The platform should consist of a loosely coupled structure where resources are grouped into layers based on lifecycle. A simplified workflow is used, where environment resources can be created (and updated) from templates.

The idea here is that resources are grouped based on lifecycle and ownership, called layers. These layers need to take into account the following:

At what point should this resource start to exist?
At what point should this resource stop to exist?
Who should be responsible for creating the resource?
Who should be responsible for managing the resource?
What are the inter-resource dependencies?

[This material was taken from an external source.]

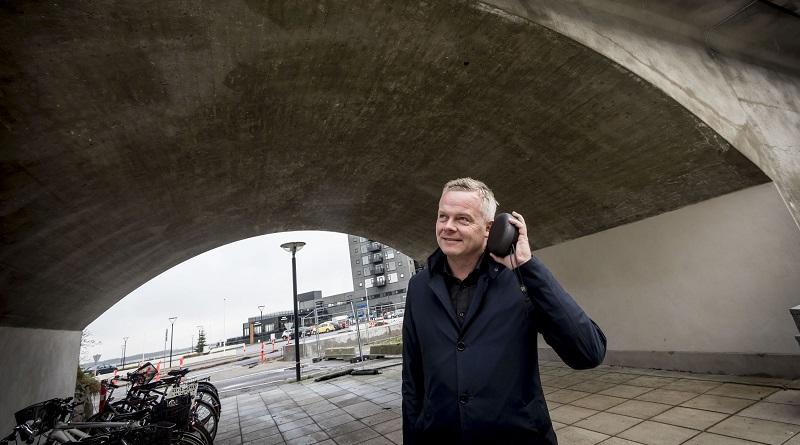 PlaceBrandOBS's tweet photo. How did #Struer become the #CityofSound?

@PeterKjeldbjerg explains how the Danish municipality used #sound as a key theme for its #talentattraction &amp; economic development strategy.
https://t.co/RxOaMRAZMh

#ThePlaceBrandObserver #placebranding #citybranding #music #audioindustry https://t.co/VtW9fIchKU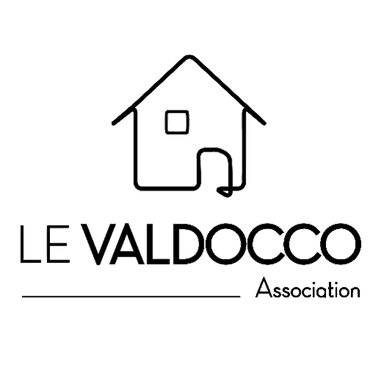 logo de Valdocco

Once these layers are identified, we can create, update and destroy layers without affecting the underlying layers. As shown in the image above there will be inter-layer dependencies (but these are easier to grasp than a large collection of inter-resource dependencies).

Considerations for a layered approach

While a layered approach will reduce operational complexity, it isn’t a magic solution. It is better than a monolithic approach in some ways, and a little worse in others.

When using a layered platform approach the advantages are:

Reduced ‘blast radius’ of changes. You’ll only affect the layer you’re actually changing.
Clear distinction between different lifecycles and logical groups. This makes it easier to understand the platform architecture without getting lost in inter-resource dependencies.
Reduces the possibility of introducing ‘incorrect’ inter-resource dependencies to a resource that has a shorter lifecycle.
Possibility to introduce granular separation of concerns. This makes it easier for stream-aligned teams to add resources to the platform, while maintaining compliance and proper separation of concerns.
It becomes easier to move towards immutable and ephemeral infrastructure across the board, going layer by layer.

However, there are also things to keep in mind:

For each resource you need to have a clear understanding of its lifecycle, ownership, and dependencies.
Inter-layer dependencies need to be clear. Referencing attributes from resources in a different layer can be fairly complex. Specific dependencies (e.g. EKS needs Subnet IDs which may be in a different layer) need to be explicitly specified. This adds some complexity.

Conclusion

Creating a Layered platform in the cloud requires knowledge of the business needs, both internal and external. This is why there isn’t a one size fits all solution. Having concrete Objectives and Principles that can be followed during this design process ensures that the platform takes advantage of what the cloud brings to the table. Infrastructure that can be distributed, immutable and ephemeral. Whilst also empowering teams to deploy their own resources enabling fast delivery of customer requirements.